New Orleans, LA – Community IMPACT Series: United Houma Nation Dec. 1, 2009

Dana Solet is a 21-year-old Louisiana State University student, majoring in communications. Her passion, however, is history, particularly the history of her family and the elders of the United Houma Nation, the Indian tribe of which she is part. That's why, as often as she can, she travels from campus life in Baton Rouge back to her hometown, the tiny bayou village of Dulac. She comes back to listen and to learn.

"Stories about what they were doing when they were younger and things like that really, really hold a special place in my heart because now with the effects of coastal erosion and all these natural disasters, slowly but surely all the land is going away and with the land going away so are all the traditions going away. I would one day want my children to see where I grew up, but if things keep going the way they are, I'm not sure that will happen and I want them to understand and know the importance of the bayou."

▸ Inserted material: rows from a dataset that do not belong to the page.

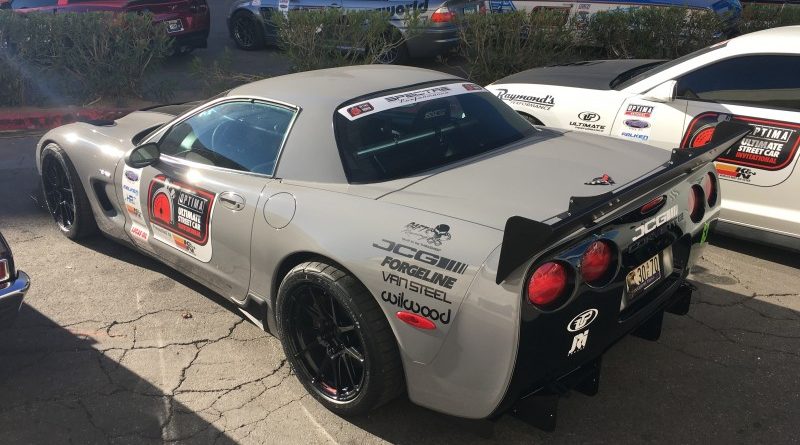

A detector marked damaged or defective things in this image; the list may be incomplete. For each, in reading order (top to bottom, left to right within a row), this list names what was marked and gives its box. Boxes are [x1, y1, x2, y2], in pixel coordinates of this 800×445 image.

cracked asphalt [0, 134, 796, 442]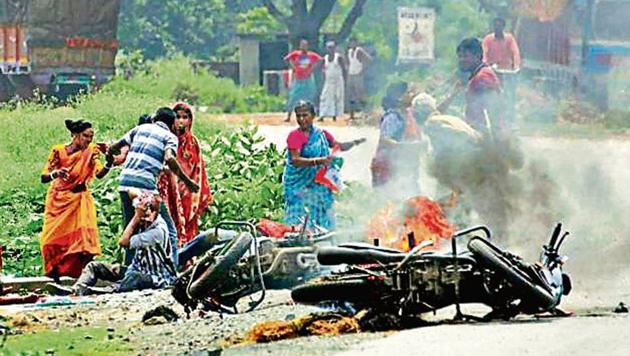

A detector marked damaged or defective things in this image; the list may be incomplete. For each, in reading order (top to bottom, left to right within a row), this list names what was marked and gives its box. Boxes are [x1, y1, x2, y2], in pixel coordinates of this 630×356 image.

damaged vehicle [170, 218, 338, 312]
damaged vehicle [294, 222, 576, 320]
burned object [294, 222, 576, 320]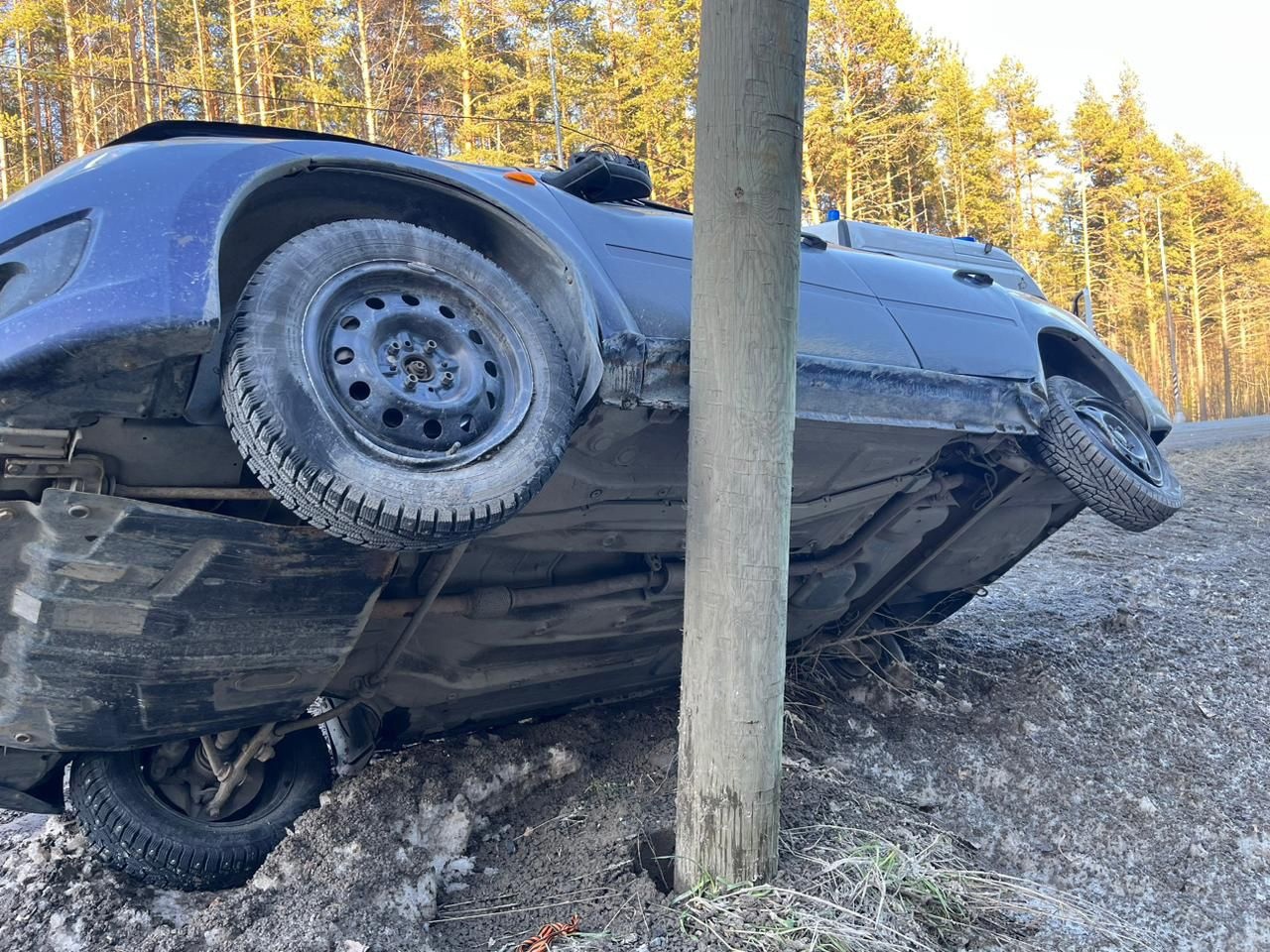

The Houma once lived on high ground near Baton Rouge, but waves of European immigration pushed them farther toward the fringes of southeast Louisiana bayou country. Here, they developed a lifestyle in synch with the land and water, and today many Houma people continue traditional livelihoods of trapping and fishing, while tribal healing techniques rely on local plants. But their homeland has now become the frontline of Louisiana's coastal land loss crisis, and there's fear that if vulnerable, storm-battered communities drift apart tribal customs will disappear too. Here's Brenda Dardar Robichaux, principal chief of the United Houma Nation:

"We are feeling floodwaters on a daily basis, some of our roads are completely flooded by water just from the tidal surge or a change of wind direction. There's water in our yards some days now depending on wind change or tidal surge. So we're living it everyday and we're seeing it everyday throughout our tribal communities."

"If people should choose to leave their traditional home, we're trying to find a place where they can move together so we can maintain those community ties, but it's really a difficult emotional decision that people are having to make as we speak."

While groups like the Greater New Orleans Foundation are helping, the Houma largely face this existential struggle on their own. The state recognizes the United Houma Nation, but the Federal Bureau of Indian Affairs does not, and that means, unlike other tribes, the Houma have no reservation lands and receive no federal funding for social programs. Without resources, and with their land slipping away, Houma community leaders still find hope in the determination of younger tribal members to carry their traditions to the next generation. Here's the LSU junior Dana Solet again:

"In order for us to sustain our nation, we have to know our traditions, our history and everything that comes with it, and all the challenges as well. So everything that Ms. Brenda is taking on now, I know eventually when it's my turn to come, with my generation, we're going to have to be facing those same challenges but on a different level."

"I want to come back down here and I need to make a difference and that's my goal, nothing's going to stop me, whether it be coastal erosion or the hurricanes, this is my community and I'm going to do everything I can for it."